Top of RECORDS
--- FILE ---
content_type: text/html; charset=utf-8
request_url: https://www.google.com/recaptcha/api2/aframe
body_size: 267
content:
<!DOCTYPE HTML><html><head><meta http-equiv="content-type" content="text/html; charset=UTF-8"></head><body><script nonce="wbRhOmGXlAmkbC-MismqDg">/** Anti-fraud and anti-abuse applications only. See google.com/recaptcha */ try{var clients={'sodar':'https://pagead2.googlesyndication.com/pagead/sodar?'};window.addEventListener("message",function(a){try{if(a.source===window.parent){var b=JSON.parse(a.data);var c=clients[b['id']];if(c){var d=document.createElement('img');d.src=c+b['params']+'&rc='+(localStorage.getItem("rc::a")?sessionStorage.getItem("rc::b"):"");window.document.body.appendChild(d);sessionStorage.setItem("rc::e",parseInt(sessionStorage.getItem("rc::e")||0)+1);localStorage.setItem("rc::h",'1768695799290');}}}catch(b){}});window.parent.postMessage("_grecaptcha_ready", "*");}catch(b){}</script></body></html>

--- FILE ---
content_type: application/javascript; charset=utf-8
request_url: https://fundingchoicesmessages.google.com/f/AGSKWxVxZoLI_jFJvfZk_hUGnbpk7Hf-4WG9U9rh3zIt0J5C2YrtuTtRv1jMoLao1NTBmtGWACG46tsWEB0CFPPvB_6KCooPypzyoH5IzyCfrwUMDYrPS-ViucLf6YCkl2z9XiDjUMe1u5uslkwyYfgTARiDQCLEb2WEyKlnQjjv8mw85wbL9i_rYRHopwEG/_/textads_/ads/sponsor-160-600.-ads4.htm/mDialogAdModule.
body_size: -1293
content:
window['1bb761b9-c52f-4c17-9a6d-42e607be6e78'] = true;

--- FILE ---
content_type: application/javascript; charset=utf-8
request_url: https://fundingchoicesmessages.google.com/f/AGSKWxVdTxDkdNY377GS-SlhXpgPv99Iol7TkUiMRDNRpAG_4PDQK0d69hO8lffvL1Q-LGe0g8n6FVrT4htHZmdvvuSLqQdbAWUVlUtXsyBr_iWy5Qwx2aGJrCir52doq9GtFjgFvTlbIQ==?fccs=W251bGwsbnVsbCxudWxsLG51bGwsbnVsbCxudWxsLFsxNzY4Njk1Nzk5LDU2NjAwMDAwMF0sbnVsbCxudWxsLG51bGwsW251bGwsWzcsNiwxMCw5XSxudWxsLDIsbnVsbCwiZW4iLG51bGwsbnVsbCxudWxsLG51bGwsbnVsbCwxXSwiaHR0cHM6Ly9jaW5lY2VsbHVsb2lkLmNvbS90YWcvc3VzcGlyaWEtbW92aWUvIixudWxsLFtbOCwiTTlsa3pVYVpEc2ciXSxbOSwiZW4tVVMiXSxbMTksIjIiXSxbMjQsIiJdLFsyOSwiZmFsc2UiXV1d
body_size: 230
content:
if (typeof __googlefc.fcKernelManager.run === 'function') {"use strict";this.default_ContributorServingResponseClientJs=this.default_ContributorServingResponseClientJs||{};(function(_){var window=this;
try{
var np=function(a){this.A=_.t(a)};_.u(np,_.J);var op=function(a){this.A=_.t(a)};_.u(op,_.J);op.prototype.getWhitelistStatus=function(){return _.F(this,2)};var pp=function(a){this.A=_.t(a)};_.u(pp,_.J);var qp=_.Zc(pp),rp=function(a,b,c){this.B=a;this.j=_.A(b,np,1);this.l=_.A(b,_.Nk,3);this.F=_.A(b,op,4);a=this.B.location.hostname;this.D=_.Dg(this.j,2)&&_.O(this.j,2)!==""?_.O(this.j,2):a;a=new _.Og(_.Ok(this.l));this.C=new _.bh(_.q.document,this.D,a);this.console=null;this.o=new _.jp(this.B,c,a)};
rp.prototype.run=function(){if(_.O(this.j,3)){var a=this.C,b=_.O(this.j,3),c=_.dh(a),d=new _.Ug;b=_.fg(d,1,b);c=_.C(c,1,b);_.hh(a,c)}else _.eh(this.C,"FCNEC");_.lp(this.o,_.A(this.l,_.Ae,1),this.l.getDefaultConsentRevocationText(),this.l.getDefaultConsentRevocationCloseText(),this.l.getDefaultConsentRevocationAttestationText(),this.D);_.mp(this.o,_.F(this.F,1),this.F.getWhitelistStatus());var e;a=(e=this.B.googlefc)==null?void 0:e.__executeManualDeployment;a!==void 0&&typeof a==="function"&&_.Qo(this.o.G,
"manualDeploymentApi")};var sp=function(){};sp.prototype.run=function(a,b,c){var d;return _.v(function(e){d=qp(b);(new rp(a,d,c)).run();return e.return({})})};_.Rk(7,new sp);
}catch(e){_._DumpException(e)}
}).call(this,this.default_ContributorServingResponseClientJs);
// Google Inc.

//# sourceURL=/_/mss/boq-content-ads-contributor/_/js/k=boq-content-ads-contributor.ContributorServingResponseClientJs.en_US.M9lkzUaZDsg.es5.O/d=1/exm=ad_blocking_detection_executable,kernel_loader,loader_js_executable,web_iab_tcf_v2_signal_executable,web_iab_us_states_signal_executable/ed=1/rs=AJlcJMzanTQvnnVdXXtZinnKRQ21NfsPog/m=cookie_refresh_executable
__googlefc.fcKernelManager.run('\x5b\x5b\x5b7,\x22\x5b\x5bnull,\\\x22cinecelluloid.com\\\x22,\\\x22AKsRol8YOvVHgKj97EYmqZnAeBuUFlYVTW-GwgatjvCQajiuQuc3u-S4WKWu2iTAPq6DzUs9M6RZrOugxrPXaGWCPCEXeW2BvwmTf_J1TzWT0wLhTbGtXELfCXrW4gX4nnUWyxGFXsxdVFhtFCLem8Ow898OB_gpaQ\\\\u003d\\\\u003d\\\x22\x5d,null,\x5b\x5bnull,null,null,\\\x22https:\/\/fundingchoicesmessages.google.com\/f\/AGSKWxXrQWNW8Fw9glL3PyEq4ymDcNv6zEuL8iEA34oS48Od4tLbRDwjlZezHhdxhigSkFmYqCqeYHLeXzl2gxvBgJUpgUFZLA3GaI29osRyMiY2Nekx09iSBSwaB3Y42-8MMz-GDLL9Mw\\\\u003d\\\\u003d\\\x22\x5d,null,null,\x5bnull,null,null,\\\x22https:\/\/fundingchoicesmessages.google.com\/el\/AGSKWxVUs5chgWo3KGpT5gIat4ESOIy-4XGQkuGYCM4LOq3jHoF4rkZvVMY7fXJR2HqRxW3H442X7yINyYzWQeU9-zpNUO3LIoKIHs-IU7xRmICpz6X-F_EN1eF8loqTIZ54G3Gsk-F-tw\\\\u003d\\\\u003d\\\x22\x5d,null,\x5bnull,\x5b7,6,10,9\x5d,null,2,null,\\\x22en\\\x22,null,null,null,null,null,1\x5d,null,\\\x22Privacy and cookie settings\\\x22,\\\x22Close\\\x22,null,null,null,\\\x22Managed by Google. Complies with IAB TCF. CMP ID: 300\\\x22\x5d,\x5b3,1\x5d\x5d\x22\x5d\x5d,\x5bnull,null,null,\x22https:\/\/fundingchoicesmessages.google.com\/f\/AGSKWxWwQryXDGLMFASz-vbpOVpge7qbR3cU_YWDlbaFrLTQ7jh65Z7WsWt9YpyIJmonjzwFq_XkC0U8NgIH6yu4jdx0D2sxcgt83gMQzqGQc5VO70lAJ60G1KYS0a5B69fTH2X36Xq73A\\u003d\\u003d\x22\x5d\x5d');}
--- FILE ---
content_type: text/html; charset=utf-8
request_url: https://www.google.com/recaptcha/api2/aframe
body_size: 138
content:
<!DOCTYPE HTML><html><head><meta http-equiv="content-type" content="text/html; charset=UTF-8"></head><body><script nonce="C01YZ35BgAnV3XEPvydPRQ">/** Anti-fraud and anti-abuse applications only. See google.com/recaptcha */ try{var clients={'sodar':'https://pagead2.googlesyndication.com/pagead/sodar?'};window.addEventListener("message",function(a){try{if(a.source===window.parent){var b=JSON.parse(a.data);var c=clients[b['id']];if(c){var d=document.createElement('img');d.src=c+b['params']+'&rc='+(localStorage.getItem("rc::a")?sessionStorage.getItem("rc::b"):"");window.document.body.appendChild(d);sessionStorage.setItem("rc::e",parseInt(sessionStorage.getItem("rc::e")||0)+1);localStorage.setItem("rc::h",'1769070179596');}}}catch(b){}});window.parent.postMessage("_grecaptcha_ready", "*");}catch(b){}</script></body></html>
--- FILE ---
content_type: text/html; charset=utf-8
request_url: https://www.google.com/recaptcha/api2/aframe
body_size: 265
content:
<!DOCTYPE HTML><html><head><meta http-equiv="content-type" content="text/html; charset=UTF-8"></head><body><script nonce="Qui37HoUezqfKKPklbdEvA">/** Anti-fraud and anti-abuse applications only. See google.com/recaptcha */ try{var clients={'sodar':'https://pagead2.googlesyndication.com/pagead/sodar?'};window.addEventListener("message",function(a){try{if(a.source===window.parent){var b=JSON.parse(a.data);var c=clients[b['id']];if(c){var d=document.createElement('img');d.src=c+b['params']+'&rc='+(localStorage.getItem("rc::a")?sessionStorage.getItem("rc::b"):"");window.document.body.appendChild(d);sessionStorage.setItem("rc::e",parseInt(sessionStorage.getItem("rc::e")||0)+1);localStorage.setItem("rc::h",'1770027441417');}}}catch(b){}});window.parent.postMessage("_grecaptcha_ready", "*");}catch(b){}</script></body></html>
Bottom of RECORDS
▸ EXERCISE DETAILS
Your answer must be every line from the listing above that holds the string "typeof".

▸ EXERCISE OUTPUT
if (typeof __googlefc.fcKernelManager.run === 'function') {"use strict";this.default_ContributorServingResponseClientJs=this.default_ContributorServingResponseClientJs||{};(function(_){var window=this;
rp.prototype.run=function(){if(_.O(this.j,3)){var a=this.C,b=_.O(this.j,3),c=_.dh(a),d=new _.Ug;b=_.fg(d,1,b);c=_.C(c,1,b);_.hh(a,c)}else _.eh(this.C,"FCNEC");_.lp(this.o,_.A(this.l,_.Ae,1),this.l.getDefaultConsentRevocationText(),this.l.getDefaultConsentRevocationCloseText(),this.l.getDefaultConsentRevocationAttestationText(),this.D);_.mp(this.o,_.F(this.F,1),this.F.getWhitelistStatus());var e;a=(e=this.B.googlefc)==null?void 0:e.__executeManualDeployment;a!==void 0&&typeof a==="function"&&_.Qo(this.o.G,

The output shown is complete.